Highlights
- Gaudi2 was able to train ResNet-50 in 36 percent less time than Nvidia’s submission, which equates to a 56 percent higher performance.
- Gaudi2 beat the A100 by 7% in BERT, although the margin of victory was smaller.
The most recent MLPerf benchmark results, which have grown to be the industry-standard set of benchmarks to compare AI accelerators, show that Intel’s Habana has surpassed Nvidia. Even though Nvidia has already announced its next-generation GPU, the findings show that competition in deep learning training hardware is getting intense.
Intel acquired Habana firm in late 2019 for USD 2 billion and its first-generation 16nm Gaudi NPU (Neural Processing Unit) last year. It went live in Amazon’s AWS cloud, boasting a 40% greater performance per dollar than Nvidia-based instances. The 7nm A100 from Nvidia was its main rival, and Habana added value by costing less than Nvidia rather than outperforming it.
This changed in May when Habana unveiled Gaudi2 on 7nm, which supports up to 96GB of HBM2e and triples the number of tensor processing cores. Habana asserted that it outperformed the A100, Nvidia’s top two-year-old data center GPU, by a comfortable margin. The introduction was timed well to be included in the most recent results of MLPerf, an industry effort to standardize deep learning benchmarking.
Performance outcomes
Habana claimed that because it only had ten days from the launch to submit its findings, it could not complete all eight tests and instead concentrated on ResNet-50 (image recognition) and BERT (natural language processing), the two most well-known benchmarks. Peer evaluation takes a month for submissions to MLPerf.
Habana added that the short period meant that thorough software optimizations hadn’t yet been done. For instance, while it wasn’t included in the submission, Gaudi2 introduced support for the new, lower-precision FP8 format. While Nvidia allegedly uses optimizations not included in its customer-available software, Habana chose to submit findings based on the same software that is accessible to all Habana customers.
This indicates that there is a more significant performance disparity in non-optimized scenarios. Gaudi2 was at least two times faster on ResNet-50 and BERT than the A100 in Habana’s tests utilizing open repositories on Azure. Habana contends that these outcomes are more indicative of the unique performance that users of open-source software will experience.

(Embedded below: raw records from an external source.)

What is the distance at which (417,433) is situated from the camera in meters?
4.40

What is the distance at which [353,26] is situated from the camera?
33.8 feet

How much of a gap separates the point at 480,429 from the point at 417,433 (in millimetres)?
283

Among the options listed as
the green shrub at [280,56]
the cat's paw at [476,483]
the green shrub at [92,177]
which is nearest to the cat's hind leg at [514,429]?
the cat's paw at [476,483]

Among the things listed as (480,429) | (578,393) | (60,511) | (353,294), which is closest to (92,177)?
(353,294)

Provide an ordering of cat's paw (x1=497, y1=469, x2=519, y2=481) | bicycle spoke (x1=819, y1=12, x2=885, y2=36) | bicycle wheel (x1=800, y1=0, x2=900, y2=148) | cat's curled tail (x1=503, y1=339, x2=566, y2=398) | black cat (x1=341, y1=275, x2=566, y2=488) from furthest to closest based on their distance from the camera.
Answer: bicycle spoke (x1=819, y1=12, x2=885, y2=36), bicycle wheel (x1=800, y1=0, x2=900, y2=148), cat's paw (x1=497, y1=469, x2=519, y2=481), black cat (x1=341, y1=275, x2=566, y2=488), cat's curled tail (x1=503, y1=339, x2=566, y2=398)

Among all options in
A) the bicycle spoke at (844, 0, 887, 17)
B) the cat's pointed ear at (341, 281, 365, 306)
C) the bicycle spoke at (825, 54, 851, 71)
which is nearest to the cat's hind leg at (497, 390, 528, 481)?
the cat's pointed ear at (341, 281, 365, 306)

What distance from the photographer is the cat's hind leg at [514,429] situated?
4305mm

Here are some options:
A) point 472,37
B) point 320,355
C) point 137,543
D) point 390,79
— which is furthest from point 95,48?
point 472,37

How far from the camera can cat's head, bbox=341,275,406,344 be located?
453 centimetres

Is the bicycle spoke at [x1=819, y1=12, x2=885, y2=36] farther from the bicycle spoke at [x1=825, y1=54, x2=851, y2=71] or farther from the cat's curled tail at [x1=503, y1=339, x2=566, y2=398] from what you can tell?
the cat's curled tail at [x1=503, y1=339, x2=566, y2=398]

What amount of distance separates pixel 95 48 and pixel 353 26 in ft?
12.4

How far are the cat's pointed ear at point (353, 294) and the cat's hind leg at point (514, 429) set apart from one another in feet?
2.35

Gaudi2 could train ResNet-50 in 36% less time than Nvidia’s submission, equating to a 56% higher performance. Although slower than Gaudi2, PyTorch-using starting MosaicML’s results delivered a training time of 23.8 minutes that beat Nvidia’s submission. Additional software improvements might shorten Gaudi2’s time in the future submission.
Gaudi2 beat the A100 with a minor victory of 7% in BERT. Gaudi2 outperformed Gaudi in ResNet-50 and BERT by a factor of 3 and 4.7, respectively. All accelerator results are based on 8-card servers. Compared to the 32x theoretical scaling limit, Habana’s results for a system with 256 cores give approximately 25x performance. This demonstrates that performance is preserved in scale-out topologies, in which these chips are frequently used.
Next steps
Most AI firms believed they could defeat Nvidia by abandoning all GPU technology and concentrating solely on AI hardware. Habana’s Gaudi2 has defeated Nvidia’s A100; both are made on the 7nm manufacturing technology. Despite having had only a few days to submit its findings since its official debut, it has become a formidable contender utilizing out-of-the-box hardware and commercially available software. According to Habana, the performance gap on non-optimized code outside MLPerf can be nearly two times greater. Since each Gaudi chip also has 24 embedded 100G Ethernet ports and Habana is likely to price its Gaudi2 lower than Nvidia’s A100, the difference in the total cost of ownership may be much more than Habana and AWS have already claimed; this is the case for the first-generation Gaudi.
Even if Habana may have won this round’s performance contest, Nvidia has already confirmed that the H100 will be available later this year. Additionally, Habana has not yet disclosed any Gaudi2 cloud instances.